If you answered those questions, ‘yes’ then, you can distinguish work from mentoring. Work is an obvious source of income; it’s the manifestation of the expertise you personally have developed and that creates value for your customer; if they benefit from it then it’s fair to ask for recognition of that benefit by payment. But, expertise typically is built on the history of your profession, from the work done by your predecessors...who are not billing you for the benefit you gained from their experience. If previous generations of engineers, doctors, beauty therapists, and town planners refused to write down and share their discoveries just because they weren’t going to be directly paid to reveal their expertise, each new generation would start from zero and civilization would evolve at an even slower pace than it does. Mentoring the next generation of your profession is paying your debt to the previous one whereas clients are paying for the work you performed that value added at this point in time.

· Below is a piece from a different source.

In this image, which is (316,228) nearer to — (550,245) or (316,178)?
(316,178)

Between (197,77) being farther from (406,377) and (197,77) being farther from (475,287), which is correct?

Mentoring needn’t be a drain; as mentioned, there are benefits besides money. Mentoring can refine your professional understanding, add prestige to your career, it can be succession planning, networking, it can develop your industry, and it can bring satisfaction. But, as with most things in life, how you do something matters as much as what you do. Jane says that, because she is a feminist she is “expected to be tirelessly helpful to other women.” For what it’s worth, I do expect her to be helpful to other women but, I don’t expect her to be tireless. She says she cannot endlessly have coffee dates, read manuscripts and judge competitions because it’s exhausting and impoverishing. Once again, do these things only to the extent that they are not exhausting or empoverishing...there's no need to apologize for being human with legitimate limited resources.
To the extent that this is a feminist issue of equality, if men have dominated the workplace, one of the reasons is precisely because they have freely given their support to younger men and stacked the workplace-deck against incoming women. Advising women not to give or ask for ‘free’ mentoring compounds this unfairness. The real difference between men and women on this issue is the why and the how rather than the what; men perform work and mentoring, for money and for strategic purposes and they seem able to do it, (or decline it), with less anguish than women. If Jane is weary (her sign-off in the article) perhaps it’s more from agonizing over what other people expect and how they might judge her than from mentoring per se’. I would encourage successful women to be keen mentors, clear on the kind of women they would like to mentor and the vision they have for infusing their industry with more women. And potential mentees can help by being prepared and diligent future leaders.